Rows from a spatial reasoning dataset
--- start ---

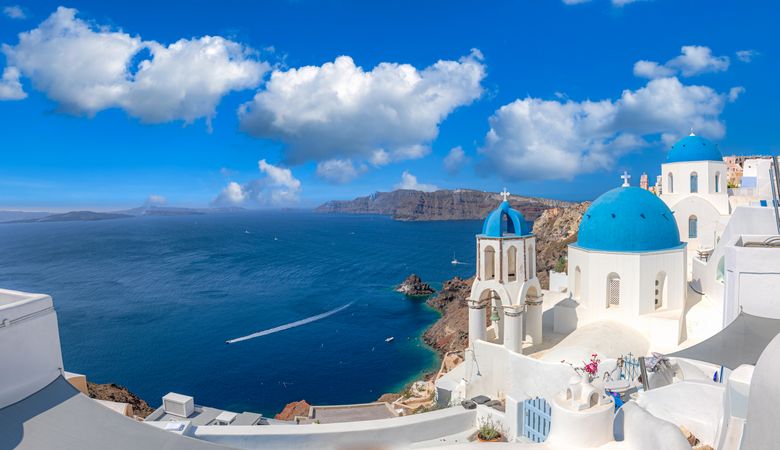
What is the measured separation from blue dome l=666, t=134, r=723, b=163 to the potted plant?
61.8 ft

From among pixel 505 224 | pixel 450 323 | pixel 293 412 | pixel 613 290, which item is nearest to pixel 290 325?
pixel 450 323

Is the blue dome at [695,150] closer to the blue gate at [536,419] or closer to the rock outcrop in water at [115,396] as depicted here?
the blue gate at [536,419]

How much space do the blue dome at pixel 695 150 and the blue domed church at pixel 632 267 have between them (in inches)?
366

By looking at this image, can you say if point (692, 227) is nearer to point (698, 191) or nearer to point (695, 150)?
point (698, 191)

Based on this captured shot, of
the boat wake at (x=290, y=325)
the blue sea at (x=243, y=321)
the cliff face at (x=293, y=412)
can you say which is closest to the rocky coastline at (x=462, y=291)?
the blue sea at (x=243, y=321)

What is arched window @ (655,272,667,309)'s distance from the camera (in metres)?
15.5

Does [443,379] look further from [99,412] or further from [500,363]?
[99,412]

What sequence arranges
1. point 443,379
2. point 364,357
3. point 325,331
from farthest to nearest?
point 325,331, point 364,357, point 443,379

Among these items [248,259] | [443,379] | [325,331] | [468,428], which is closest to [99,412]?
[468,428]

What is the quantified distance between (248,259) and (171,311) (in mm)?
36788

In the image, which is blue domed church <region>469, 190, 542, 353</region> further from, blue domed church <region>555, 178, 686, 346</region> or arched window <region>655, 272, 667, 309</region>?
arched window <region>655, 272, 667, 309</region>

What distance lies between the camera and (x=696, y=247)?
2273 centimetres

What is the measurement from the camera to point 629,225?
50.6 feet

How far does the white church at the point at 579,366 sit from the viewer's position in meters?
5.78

--- end ---

■ **Work required**
Reproduce every row above with "camera" swapped for "observer" wherever it occurs, changing nothing else. Leave the pictures out.

■ **Task result**
What is the measured separation from blue dome l=666, t=134, r=723, b=163 to the potted plant?
61.8 ft

From among pixel 505 224 | pixel 450 323 | pixel 293 412 | pixel 613 290, which item is nearest to pixel 290 325?
pixel 450 323

Is the blue dome at [695,150] closer to the blue gate at [536,419] or closer to the rock outcrop in water at [115,396] as depicted here?
the blue gate at [536,419]

How much space do the blue dome at pixel 695 150 and the blue domed church at pixel 632 267 have between them (in inches)?
366

By looking at this image, can you say if point (692, 227) is nearer to point (698, 191) or nearer to point (695, 150)?
point (698, 191)

Based on this captured shot, of
the boat wake at (x=290, y=325)
the blue sea at (x=243, y=321)
the cliff face at (x=293, y=412)
can you say which is closest to the rocky coastline at (x=462, y=291)?
the blue sea at (x=243, y=321)

What is arched window @ (655,272,667,309)'s distance from the observer (in metres)?
15.5

Does [443,379] look further from [99,412] or further from [500,363]?
[99,412]

What sequence arranges
1. point 443,379
2. point 364,357
3. point 325,331
from farthest to nearest?
point 325,331, point 364,357, point 443,379

Among these items [248,259] | [443,379] | [325,331] | [468,428], which is closest to [99,412]?
[468,428]

What is the quantified distance between (248,259) and (171,311) (in mm)?
36788

In the image, which is blue domed church <region>469, 190, 542, 353</region> further from, blue domed church <region>555, 178, 686, 346</region> or arched window <region>655, 272, 667, 309</region>?
arched window <region>655, 272, 667, 309</region>

What distance lies between the observer and (x=696, y=247)?
2273 centimetres

What is the measurement from the observer to point 629,225?
50.6 feet

How far does the white church at the point at 579,366 sit from the viewer's position in meters?
5.78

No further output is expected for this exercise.